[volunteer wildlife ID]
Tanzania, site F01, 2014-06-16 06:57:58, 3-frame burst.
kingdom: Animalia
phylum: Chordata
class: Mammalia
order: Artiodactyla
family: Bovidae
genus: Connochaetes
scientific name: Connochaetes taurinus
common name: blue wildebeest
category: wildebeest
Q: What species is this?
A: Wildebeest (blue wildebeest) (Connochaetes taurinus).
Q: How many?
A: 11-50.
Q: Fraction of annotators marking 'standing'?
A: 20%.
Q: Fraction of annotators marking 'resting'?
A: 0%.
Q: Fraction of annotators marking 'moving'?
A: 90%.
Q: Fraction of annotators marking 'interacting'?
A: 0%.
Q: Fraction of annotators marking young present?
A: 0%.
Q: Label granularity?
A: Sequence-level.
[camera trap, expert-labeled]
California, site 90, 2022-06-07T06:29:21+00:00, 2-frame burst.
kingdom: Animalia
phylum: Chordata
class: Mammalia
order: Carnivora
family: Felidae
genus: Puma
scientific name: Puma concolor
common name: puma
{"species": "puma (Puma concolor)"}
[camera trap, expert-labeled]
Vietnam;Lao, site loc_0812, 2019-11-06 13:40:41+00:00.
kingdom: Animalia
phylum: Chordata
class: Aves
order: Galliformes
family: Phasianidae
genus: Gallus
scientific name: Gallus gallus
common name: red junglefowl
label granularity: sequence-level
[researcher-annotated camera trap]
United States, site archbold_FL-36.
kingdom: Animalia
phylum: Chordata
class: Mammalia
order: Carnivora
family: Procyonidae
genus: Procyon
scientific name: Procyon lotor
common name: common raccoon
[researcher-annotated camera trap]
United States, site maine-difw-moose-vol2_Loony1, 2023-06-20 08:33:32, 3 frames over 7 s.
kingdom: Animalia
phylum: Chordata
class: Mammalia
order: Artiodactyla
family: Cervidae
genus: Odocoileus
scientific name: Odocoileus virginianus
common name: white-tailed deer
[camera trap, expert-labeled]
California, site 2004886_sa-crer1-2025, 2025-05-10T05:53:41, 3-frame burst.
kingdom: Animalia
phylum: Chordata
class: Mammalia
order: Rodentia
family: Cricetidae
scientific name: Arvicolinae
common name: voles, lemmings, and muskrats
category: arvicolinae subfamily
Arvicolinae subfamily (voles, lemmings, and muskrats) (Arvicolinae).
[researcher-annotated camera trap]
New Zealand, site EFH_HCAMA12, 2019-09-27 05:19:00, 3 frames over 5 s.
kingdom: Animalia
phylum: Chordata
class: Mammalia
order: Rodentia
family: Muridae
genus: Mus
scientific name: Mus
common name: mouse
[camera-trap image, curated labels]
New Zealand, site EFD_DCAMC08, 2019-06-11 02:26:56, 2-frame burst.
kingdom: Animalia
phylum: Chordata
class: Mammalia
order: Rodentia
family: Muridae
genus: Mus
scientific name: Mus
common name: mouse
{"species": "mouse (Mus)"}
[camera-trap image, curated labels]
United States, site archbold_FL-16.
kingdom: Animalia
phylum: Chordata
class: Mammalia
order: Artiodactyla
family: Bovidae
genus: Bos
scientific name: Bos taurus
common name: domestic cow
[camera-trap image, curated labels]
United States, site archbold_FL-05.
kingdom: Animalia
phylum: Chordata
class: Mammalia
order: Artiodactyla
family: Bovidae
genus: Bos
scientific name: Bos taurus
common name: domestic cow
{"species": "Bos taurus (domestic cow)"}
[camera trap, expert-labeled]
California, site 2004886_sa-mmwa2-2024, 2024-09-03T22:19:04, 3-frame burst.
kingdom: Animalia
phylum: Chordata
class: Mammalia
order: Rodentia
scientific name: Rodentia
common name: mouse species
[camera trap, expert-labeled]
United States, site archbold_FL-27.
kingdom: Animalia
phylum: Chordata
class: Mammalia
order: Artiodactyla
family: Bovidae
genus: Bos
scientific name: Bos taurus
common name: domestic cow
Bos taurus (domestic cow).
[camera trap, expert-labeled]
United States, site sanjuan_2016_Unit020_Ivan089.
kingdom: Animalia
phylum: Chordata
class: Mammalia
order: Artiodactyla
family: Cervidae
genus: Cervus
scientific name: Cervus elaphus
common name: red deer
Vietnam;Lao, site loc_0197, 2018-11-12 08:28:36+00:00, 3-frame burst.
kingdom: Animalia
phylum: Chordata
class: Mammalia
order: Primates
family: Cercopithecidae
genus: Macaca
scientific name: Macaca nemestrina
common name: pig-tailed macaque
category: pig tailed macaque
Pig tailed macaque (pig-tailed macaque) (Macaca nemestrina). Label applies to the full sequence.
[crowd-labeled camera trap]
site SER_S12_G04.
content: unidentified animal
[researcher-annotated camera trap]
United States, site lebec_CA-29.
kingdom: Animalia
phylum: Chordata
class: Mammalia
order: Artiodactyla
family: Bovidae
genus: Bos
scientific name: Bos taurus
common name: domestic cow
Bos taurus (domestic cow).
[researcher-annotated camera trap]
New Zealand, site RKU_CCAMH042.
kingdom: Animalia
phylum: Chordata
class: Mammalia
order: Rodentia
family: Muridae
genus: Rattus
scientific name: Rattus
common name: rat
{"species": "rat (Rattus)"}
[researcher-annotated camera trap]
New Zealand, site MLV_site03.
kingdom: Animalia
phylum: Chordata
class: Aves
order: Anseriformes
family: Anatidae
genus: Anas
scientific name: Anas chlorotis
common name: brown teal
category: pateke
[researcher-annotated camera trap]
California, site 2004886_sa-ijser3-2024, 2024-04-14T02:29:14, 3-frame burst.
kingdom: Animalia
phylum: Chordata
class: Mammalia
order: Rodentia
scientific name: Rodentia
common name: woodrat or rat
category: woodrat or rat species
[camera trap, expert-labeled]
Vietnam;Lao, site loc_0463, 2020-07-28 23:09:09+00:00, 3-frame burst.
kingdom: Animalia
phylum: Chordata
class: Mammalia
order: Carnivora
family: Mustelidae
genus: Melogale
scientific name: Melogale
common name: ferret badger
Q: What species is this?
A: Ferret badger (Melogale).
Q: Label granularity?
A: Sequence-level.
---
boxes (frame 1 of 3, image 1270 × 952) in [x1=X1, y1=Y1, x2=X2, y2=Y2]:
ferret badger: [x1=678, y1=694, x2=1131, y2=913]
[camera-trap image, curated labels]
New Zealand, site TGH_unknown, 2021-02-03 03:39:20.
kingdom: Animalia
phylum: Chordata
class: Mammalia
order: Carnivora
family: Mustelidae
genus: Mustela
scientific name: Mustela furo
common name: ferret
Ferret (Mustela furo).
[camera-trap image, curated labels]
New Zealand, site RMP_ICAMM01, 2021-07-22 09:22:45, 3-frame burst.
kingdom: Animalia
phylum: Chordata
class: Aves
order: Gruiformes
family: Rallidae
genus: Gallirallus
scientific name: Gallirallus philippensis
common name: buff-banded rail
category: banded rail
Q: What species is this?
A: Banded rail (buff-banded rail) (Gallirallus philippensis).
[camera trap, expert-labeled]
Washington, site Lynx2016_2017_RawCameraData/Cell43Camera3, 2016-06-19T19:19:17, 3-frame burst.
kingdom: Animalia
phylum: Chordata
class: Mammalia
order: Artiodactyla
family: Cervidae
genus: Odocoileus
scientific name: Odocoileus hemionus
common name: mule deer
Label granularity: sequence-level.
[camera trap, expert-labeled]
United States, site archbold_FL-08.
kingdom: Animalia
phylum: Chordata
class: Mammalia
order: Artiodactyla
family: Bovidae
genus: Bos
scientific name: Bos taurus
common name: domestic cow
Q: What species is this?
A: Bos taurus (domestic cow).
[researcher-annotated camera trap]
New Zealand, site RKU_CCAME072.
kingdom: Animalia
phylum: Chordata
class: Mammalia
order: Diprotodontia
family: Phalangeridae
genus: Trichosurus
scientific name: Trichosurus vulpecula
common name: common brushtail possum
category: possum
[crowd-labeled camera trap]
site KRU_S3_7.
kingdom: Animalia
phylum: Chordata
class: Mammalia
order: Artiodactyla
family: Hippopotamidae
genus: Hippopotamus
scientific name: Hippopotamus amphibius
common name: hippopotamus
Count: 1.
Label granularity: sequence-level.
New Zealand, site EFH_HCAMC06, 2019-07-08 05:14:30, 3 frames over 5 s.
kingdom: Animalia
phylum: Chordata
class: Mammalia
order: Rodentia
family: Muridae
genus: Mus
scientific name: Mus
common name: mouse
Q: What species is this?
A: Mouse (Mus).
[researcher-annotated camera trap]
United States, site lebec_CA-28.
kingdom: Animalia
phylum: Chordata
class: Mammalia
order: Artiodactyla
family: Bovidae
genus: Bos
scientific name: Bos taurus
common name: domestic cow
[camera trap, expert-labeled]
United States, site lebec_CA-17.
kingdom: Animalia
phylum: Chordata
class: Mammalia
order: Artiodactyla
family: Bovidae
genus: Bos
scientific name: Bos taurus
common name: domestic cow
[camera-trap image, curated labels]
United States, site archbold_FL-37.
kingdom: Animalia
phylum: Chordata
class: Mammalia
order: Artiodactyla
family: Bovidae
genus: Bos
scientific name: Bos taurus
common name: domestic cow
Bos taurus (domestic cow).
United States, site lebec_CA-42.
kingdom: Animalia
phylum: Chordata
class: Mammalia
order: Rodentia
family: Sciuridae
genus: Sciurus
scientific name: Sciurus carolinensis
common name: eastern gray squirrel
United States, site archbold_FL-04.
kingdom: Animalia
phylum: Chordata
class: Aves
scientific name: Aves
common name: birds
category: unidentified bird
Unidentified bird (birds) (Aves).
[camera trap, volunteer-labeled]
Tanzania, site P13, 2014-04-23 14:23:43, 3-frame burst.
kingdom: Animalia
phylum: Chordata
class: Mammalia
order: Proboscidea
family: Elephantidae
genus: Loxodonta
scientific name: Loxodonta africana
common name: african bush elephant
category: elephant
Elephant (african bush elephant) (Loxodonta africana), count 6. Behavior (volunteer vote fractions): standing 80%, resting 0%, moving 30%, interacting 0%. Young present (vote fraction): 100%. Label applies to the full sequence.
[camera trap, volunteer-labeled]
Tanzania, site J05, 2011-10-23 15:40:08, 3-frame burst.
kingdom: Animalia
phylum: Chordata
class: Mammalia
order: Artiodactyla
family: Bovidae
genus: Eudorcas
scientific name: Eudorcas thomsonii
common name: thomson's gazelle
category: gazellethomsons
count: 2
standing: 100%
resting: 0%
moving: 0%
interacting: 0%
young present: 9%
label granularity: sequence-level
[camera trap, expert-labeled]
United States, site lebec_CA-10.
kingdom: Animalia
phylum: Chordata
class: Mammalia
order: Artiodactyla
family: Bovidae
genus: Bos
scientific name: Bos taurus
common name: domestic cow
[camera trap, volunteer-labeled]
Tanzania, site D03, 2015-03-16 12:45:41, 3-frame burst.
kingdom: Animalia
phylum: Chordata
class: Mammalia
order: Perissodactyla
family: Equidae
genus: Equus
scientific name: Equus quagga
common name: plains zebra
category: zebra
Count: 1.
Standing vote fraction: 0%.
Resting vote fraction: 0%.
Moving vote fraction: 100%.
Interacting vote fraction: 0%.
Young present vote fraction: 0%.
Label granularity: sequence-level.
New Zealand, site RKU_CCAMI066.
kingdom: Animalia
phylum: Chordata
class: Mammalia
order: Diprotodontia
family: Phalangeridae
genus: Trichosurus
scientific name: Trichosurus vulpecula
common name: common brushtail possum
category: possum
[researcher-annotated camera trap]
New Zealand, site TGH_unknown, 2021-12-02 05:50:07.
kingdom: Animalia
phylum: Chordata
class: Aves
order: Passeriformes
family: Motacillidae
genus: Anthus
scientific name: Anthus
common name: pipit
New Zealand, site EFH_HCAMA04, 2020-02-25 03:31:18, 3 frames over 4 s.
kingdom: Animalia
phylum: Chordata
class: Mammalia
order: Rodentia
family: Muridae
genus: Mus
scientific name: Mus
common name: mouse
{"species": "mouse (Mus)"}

**Exercise details:** In the listing above, transcribe exactly everything from the line containing "family: Sciuridae" down to the line containing "genus: Loxodonta", including both and nothing more.

**Your solution:**
family: Sciuridae
genus: Sciurus
scientific name: Sciurus carolinensis
common name: eastern gray squirrel
United States, site archbold_FL-04.
kingdom: Animalia
phylum: Chordata
class: Aves
scientific name: Aves
common name: birds
category: unidentified bird
Unidentified bird (birds) (Aves).
[camera trap, volunteer-labeled]
Tanzania, site P13, 2014-04-23 14:23:43, 3-frame burst.
kingdom: Animalia
phylum: Chordata
class: Mammalia
order: Proboscidea
family: Elephantidae
genus: Loxodonta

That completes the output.